It’s been getting a wee bit crazy, and will be for at least the next two weeks (apologies in advance if my posts get sparse). Today I began the morning talking to our local elementary school teachers at their staff development day as a consequence of offering to assist in their technology efforts and a welcome reception by the principal. A really committed principal and great staff working in the context of a woeful funding situation and inadequate tech support…
My role was to provide some big picture guidance which then would spark their working sessions around technology. We started with the latest incarnation of the Shift Happens 2 video to set the stage. I then presented a bit of my strange and twisted background before going through some thoughts on curriculum, pedagogy, and technology (nothing new to regular readers of this blog).
Interestingly, I talked afterwards to one of their many bright lights (the designated technology coach), and when I said (as before) that they shouldn’t be teaching the apps, but talking about goals (represent your hypothesis) and giving the kids reference cards, she had an interesting response. She said she’d tried that, and some kids were left helpless. 4th graders!
This, I admit, boggled my mind. I know I’m an idealist and optimist (much of the time :), but this is a pretty good school. I don’t know if their parents aren’t using tech (which is the situation in some of our families), or that they’re not seeing tech sufficiently in earlier grades (which also happens to some extent). I suggested that the approach allows the teacher to work with those who are having trouble with the steps, and that even other students who did get it could help, but it felt a bit weak.
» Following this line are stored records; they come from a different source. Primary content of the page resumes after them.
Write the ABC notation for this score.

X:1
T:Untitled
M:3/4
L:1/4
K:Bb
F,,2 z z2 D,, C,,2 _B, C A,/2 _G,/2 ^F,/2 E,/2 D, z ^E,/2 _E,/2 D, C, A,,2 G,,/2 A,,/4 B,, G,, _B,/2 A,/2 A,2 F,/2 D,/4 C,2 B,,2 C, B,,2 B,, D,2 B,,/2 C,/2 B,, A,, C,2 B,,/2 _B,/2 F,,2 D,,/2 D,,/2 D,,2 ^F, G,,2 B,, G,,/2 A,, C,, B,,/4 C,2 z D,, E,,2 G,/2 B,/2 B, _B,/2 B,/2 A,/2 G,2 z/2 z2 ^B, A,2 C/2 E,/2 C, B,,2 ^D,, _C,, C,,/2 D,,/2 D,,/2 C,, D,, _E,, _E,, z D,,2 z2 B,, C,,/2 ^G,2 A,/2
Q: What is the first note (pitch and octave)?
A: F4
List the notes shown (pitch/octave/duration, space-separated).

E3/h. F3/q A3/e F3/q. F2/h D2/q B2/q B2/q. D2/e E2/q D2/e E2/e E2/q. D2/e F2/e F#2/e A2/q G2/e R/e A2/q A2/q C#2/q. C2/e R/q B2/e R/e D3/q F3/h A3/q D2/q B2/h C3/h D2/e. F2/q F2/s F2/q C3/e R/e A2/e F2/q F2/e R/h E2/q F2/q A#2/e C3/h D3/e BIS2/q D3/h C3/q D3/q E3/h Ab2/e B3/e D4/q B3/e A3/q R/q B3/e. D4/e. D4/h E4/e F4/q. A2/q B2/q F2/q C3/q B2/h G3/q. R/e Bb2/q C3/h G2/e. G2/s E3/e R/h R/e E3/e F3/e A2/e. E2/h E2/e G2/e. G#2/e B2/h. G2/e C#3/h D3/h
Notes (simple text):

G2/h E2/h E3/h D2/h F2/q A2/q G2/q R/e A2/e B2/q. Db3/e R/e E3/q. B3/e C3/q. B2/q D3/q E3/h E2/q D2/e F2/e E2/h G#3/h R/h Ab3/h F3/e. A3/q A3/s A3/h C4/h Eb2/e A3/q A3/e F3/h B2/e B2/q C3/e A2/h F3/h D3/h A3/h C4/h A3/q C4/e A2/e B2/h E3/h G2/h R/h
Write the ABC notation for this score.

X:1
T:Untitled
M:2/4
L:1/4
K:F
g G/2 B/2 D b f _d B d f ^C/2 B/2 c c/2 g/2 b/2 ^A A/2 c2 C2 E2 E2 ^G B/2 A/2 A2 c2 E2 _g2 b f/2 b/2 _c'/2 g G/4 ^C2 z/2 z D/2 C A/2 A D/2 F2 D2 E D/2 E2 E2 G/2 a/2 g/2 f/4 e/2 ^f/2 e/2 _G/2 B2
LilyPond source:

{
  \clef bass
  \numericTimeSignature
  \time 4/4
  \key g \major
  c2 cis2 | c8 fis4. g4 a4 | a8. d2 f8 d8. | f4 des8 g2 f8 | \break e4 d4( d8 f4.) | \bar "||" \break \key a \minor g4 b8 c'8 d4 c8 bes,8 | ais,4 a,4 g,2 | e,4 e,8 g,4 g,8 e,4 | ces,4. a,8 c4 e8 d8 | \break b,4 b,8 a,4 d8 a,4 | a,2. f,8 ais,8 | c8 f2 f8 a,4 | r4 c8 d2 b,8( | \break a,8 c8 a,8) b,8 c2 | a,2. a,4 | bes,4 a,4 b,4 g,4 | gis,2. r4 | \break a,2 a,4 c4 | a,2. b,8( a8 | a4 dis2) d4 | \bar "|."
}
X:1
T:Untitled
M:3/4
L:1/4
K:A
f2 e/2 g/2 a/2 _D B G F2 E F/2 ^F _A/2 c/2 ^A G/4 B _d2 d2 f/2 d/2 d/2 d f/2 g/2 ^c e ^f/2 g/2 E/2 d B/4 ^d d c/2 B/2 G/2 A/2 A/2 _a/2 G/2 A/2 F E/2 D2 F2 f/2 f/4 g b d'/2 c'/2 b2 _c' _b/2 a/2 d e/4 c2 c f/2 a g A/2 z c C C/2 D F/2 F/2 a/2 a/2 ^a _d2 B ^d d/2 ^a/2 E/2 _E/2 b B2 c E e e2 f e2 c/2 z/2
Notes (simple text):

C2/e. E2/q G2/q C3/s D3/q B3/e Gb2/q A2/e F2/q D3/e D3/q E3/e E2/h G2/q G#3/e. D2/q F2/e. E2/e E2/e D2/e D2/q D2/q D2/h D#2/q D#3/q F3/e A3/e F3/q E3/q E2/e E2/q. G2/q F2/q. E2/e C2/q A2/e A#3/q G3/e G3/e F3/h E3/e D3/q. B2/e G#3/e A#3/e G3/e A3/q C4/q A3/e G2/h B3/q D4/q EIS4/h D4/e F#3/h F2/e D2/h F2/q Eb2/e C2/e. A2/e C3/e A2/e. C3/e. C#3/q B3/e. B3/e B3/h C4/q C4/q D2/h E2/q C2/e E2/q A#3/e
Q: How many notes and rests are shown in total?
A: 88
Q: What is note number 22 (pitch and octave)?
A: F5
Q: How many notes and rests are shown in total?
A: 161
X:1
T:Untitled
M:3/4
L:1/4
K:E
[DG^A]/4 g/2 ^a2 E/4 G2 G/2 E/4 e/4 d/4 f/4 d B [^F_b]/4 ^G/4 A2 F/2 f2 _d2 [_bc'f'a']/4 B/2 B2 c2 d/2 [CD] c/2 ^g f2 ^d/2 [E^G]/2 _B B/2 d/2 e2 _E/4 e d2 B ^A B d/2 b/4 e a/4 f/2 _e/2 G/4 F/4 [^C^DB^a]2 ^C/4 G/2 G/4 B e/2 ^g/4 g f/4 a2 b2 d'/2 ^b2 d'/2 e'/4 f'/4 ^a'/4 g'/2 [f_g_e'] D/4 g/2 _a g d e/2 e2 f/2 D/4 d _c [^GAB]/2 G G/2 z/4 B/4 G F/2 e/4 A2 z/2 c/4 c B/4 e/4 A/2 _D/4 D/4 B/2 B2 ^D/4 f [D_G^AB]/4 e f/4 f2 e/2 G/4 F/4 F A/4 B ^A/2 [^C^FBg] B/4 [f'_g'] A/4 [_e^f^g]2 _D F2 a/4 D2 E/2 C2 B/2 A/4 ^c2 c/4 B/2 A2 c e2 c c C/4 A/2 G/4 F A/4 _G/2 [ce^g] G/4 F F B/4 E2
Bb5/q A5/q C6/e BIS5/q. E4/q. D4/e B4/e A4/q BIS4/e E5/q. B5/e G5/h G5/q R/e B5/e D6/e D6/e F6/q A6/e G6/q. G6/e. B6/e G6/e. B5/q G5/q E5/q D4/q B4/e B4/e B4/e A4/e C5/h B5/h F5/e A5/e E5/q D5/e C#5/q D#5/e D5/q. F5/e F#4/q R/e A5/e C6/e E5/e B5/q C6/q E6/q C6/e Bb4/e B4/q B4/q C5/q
In retrospect, I think it argues even more strongly that the approach I suggest should be used, but much earlier! Perhaps the teaching can and should be how to use references to learn to things with technology tools, not just how to save a file, but instead, when your goal is to do x (e.g. save a file), how to look up x in the reference card and follow the steps.
Which mimics my overall response which is that in this age of increasing knowledge and knowledge change, we need to be modeling, and equipping our learners to, use resources to solve problems, not to learn specifics that will soon be out of date.
I confess I’m not steeped enough in this particular literature, so I’ll have to do some searching, but as I told them, I don’t have answers but I’m happy to work with them to figure the answers out. Which pretty much overextends out my philanthropy bandwidth, but some things are just too important! Fingers crossed.